Beijing, Tokyo, Harbin
Having said that, I really do like winter. For a kid from the tropics, give me the four seasons anytime! The newness of spring, the happiness of summer, the colours of autumn and the dressing up in winter.
So, I land in Beijing and by the time I clear immigration and pick my bags, it is 7am before I am in a taxi to the hotel. I look out of the window and….. no snow. Not one slice of white anywhere. It should be about minus two by 7am and by 9am, it is about 2C. But no snow. Some of the drains and lakes enroute were clearly frozen, but no snow. It is in times like that you realise that Beijing is one of the driest cities in the world. Not enough humidity for snow.
In that trip, I visited with some key officials in the CBRC (the banking regulators in Beijing) and the China Banking Association and had lunches and dinners with people who were being moved around.
One month later, on January 31, I go to Beijing and Shanghai again for meetings with clients and to interview potential new staff, and again there is no snow. By this time, in the US, there is already a blizzard, delayed but welcome because of freakish December. But Beijing was doing a nice 12 degrees.
I then go to Tokyo to interview with Hiroshi Saito, the president of Mizuho Corporate Bank, as well as the CFO of Auzora Bank to find out if they were happy with their IPO (we had made some comments in our weekly Perspectives sent out every Monday that the Japanese banks are not getting nearly as much interest for their IPOs as the Chinese banks!). Saito only travels abroad about 6-7 times a year, and so a visit from someone like me is very much welcome for him. Mizuho is looking at China and India very closely, and will be making investments in these countries (you may wish to read the text of my interview with him on our main website).
I also hooked up with the erudite Shen Weijian, the Newbridge head for Asia to see what else he has been looking at in the region. Weijian will be moving back to Hong Kong, although he has been in Tokyo for only a short time. It has been difficult for someone like Weijian, being a mainland Chinese, to make his family adjust to Japan. But anyone who has been reading his commentaries in the Asian Wall Steet Journal and the Far Eastern Economic Review would know what an impact he is making on Chinese corporate commitment by asserting that Chinese corporates are technically not committed to shareholder value and are declaring profits that don’t make sense. We talk shop…
Oh, and the new head of retail at Shinsei is from a Megabank. Whoa! Interesting guy. Met him. He has great plans. Let’s see.
Well, it was a great time in Tokyo, except that the weather was …… 16 degrees! What in the world happened to winter??? I did not have to dress up at all! The thing about traveling during winter is that I carry all my wollen socks and thermal inderwear, but in Tokyo, I was dressed in just one layer all the time I was there.
From Tokyo, I flew back to Beijing because I had bought my ticket Beijing-Tokyo-Beijing as it is expensive originating any flight from Tokyo. When I landed in Beijing, I called Janet, my assistant to ask what my meetings were like in Singapore and found that I had one day to spare.
So, I gave myself a treat and borrowed a friend’s really deep winter wear (tight fitting but functiona) and then hopped on over to Harbin to spend a day looking at the ice festival. Now, Harbin’s temperature is notorious during winter. I was told that it can go down to minus-30 degrees. But after Beijing and Tokyo, I was ready for it. I wanted minus 30! I wanted real winter. So, I braced myself, booked the flight, made arrangements with a travel agent for someone to take me around Harbin, wore three layers of clothes even in the plane, and went on my way.

#### [DATASET]
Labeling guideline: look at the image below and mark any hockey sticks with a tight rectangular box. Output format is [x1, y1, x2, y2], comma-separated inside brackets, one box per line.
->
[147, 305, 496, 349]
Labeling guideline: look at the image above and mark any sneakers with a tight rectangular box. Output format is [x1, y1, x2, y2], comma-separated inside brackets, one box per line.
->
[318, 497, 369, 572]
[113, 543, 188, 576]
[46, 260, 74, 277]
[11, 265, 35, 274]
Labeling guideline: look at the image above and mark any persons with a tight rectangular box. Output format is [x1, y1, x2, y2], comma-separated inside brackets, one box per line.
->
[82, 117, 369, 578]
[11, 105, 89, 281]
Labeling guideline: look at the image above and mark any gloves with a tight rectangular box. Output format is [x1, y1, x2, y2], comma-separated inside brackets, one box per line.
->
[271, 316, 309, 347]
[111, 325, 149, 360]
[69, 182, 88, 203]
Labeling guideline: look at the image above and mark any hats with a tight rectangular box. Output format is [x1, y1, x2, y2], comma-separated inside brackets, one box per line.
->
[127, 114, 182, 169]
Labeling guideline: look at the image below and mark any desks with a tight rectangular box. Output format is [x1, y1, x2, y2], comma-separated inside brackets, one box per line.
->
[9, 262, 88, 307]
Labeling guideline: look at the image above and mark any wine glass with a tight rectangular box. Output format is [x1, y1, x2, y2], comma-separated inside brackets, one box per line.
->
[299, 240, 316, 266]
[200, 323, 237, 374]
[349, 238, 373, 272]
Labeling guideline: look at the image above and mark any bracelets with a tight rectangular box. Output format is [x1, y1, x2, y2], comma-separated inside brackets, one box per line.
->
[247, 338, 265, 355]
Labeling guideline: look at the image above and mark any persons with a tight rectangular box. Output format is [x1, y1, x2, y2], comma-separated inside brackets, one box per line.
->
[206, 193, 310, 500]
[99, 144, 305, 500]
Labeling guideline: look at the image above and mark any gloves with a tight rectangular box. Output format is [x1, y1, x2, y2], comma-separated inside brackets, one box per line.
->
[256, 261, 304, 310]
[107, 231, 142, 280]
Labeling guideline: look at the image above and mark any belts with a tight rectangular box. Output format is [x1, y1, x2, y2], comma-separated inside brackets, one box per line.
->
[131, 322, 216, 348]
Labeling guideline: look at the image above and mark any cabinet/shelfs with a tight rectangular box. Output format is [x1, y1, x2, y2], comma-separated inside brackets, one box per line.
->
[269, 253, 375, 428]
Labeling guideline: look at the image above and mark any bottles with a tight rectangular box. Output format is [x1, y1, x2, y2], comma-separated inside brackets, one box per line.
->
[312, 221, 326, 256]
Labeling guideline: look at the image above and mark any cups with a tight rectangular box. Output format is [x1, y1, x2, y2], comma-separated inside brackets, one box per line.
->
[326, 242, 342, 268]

#### [TASK LIST]
**1)** Answer these questions about the winter travel account:
(a) What temperature was Beijing doing during the trip that began on January 31?
(b) What position does Hiroshi Saito hold?
(c) What was the temperature in Tokyo during the visit?
**2)** Repeat word for word the part of the winter travel account starting with "Well, it was" and going on through "I was there.".
**3)** Proceed with the winter travel account from the point where it stops.

#### [ANSWERS TO EACH TASK]
**1)**
(a) 12 degrees
(b) President of Mizuho Corporate Bank
(c) 16 degrees

**2)**
Well, it was a great time in Tokyo, except that the weather was …… 16 degrees! What in the world happened to winter??? I did not have to dress up at all! The thing about traveling during winter is that I carry all my wollen socks and thermal inderwear, but in Tokyo, I was dressed in just one layer all the time I was there.

**3)**
When I landed, I looked around, wondering what minus 30 was like. Exited the baggage area, and was met by the travel guide, and the first question I asked him was, “what is the temperature?” His answer. Zero degrees. “Zero?????” I repeated, incredulous. I felt cheated. Man, this whole winter I wanted to kick snow and traveled to so many cities and saw nothing, and then here in Harbin…zero degrees???!!!!! If I wanted zero I would have visited my refrigerator! I did not have to visit Harbin.
In any case, the tour guide was a pretty decent chap. There was sludge all over the place. So I kicked sludge instead with my trusted winter boots (oh, I love the fact that women look great in winter boots, especially fashionable ones. The great thing about winter is the dressing up, I must say, in as much as the great thing about the beach is the dressing down, and both have their place!).
I played a new form of racquet game that some locals were promoting in front of the Sophia Church, went to a local aquarium where large numbers of Chinese families were loudly applauding local trainers playing with beluga whales. Very nice.
Said hello to the Siberian tigers in a new pathetic park near the city and bought a fake one for my room (I was born in the Year of the Tiger, and I have a very strong emotional affinity with them. I sincerely think I understand tigers very well, but that’s another story). They feed Siberan tigers with dead chicken. If I were a Siberian tiger, I would say yuks! pew! But these beautiful beasts have no choice in this so-called safari. I advised the guide to tell the management to thro in some live goats, and give the tigers some exercise catching and killing them, and I am sure the crowd would love it.
Right after the Siberian tigers, Patricia Welch from the McKinsey office in Singapore sends me an sms to call her back, which I did happily to feign some work, calling her back on my mobile phone in the midst of a distracted day. She tells me that Dominic Barton is now properly playing the role of chairman of McKinsey Asia Pacific and that we should hook up. Yes, I told her that he should do what chairmans do best – just travel and network and stay out of the way of work so that the rest of the organisation can get on with their life… much like, well, me. We agreed that I should either (a) take a night flight from Shanghai to Singapore and enter a snoring competition with him (b) take a day flight out of Shanghai and chat with him all the way (c) meet at a decent time that works for both of us. Phyrric planning as neither of us have any clue what our schedules would be.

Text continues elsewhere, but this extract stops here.